"Kondomfabriken für den Vatikan": Medienhäuser und ihre Suchmaschinen-Optimierung
Die Branche wundert sich: Verlage fordern Leistungsschutzrechte im Internet, beschäftigen aber gleichzeitig SEO-Agenturen, die für mehr GoogleTraffic sorgen sollen.
Verkehrte Online-Welt: Die Verlage fordern Leistungsschutzrechte für ihre Arbeit und wollen verhindern, dass Suchmaschinen wie Google mit ihren Inhalten Geld verdienen, ohne die Urheber zu beteiligen. Aber dieselben Medienhäuser engagieren SEO-Agenturen, die dafür sorgen sollen, dass die Verlagsangebote möglichst weit oben in den Suchergebnissen landen. Das sorgt bekanntlich für Traffic und hilft, die Werbeplätze zu verkaufen.
Die Doppelmoral der Medienhäuser erinnere an "eine Kondomfabrik für den Vatikan“, formuliert ein Insider. Offizielle Statements von den Verantwortlichen bei den SEO-Dienstleistern wird man allerdings nur selten erhalten – wer will schon seinen eigenen Auftraggeber in Frage stellen. Das Thema erhitzt ohnehin schon die Branchen-Gemüter, wie gerade erst die polemische Anzeige (unter anderem im "Kontakter“) von Mario Sixtus zeigte.
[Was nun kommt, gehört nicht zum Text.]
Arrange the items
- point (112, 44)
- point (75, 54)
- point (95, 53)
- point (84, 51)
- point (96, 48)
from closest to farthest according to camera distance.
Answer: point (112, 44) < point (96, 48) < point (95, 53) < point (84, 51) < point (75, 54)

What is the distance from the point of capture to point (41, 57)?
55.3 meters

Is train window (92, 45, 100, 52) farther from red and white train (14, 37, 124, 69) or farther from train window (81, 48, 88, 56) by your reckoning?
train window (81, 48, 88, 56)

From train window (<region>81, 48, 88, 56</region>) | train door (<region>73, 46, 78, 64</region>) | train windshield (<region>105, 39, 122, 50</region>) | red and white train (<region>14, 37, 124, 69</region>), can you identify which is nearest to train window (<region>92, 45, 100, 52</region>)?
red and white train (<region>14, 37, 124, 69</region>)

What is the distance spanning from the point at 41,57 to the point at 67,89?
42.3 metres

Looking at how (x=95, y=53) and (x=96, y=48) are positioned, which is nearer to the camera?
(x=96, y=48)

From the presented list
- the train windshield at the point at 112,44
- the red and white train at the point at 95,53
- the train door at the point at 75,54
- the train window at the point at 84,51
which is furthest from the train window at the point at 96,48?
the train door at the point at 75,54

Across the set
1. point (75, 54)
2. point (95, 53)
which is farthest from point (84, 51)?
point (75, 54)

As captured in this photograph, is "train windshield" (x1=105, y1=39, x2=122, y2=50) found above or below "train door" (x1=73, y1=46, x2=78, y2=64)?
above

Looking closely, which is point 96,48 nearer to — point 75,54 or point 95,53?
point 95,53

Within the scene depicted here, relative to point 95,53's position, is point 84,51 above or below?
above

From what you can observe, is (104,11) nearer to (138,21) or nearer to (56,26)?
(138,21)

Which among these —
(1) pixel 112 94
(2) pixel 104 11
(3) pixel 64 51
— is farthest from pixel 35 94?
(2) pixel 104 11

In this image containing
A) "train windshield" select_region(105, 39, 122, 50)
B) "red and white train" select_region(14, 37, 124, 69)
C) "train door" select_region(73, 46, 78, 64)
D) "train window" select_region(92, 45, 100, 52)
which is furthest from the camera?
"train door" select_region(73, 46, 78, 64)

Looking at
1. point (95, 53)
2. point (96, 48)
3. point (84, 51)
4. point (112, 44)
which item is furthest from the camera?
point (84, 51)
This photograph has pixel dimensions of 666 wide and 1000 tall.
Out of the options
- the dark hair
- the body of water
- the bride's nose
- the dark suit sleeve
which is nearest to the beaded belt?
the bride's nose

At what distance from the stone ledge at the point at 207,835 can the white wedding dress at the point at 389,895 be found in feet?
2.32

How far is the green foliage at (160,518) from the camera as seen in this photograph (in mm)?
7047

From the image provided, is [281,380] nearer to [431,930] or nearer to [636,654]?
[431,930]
Einer der wenigen auskunftsbereiten SEO-Akteure mit Verlagskundschaft ist Markus Uhl. Als Head of SEO der Online Solutions Group betreut er seit dem vergangenen Jahr die Gruner-Jahr-Tochter G+J Entertainment Media. Uhl steht der ganzen Debatte zwar "relativ neutral gegenüber“, sieht die Aktivitäten einiger Medienhäuser aber durchaus kritisch: "Sie müssen lernen, Internet zu denken“. Denn wenn die Verlagsangebote im Internet gut aufgestellt sind, verkaufen sie auch gute Werbeplätze. Doch dafür "scheinen in manchen Häusern die Strukturen noch recht verkrustet zu sein.“
Beim Verband Deutscher Zeitschriftenverleger sieht man in der Google-Optimierung von Verlagshäusern und der Forderung nach Leistungsschutzrechten keinen Widerspruch: "Gerade in monopolartigen Strukturen, wie sie bei Google vorliegen, ist doch die Optimierung der Präsenz um so notwendiger", so Peter Klotzki Geschäftsführer Kommunikation beim VDZ. Dass gleichzeitig ein Leistungsschutzrecht angestrebt wird, sei "ein anderer Sachverhalt." Der Münchner Burda-Verlag wollte sich dem Statement auf W&V-Anfrage ausdrücklich anschließen. Verleger Hubert Burda gehört als Präsident des VDZ zu den schärfsten Kritikern des Content-Geschäftsmodells von Google.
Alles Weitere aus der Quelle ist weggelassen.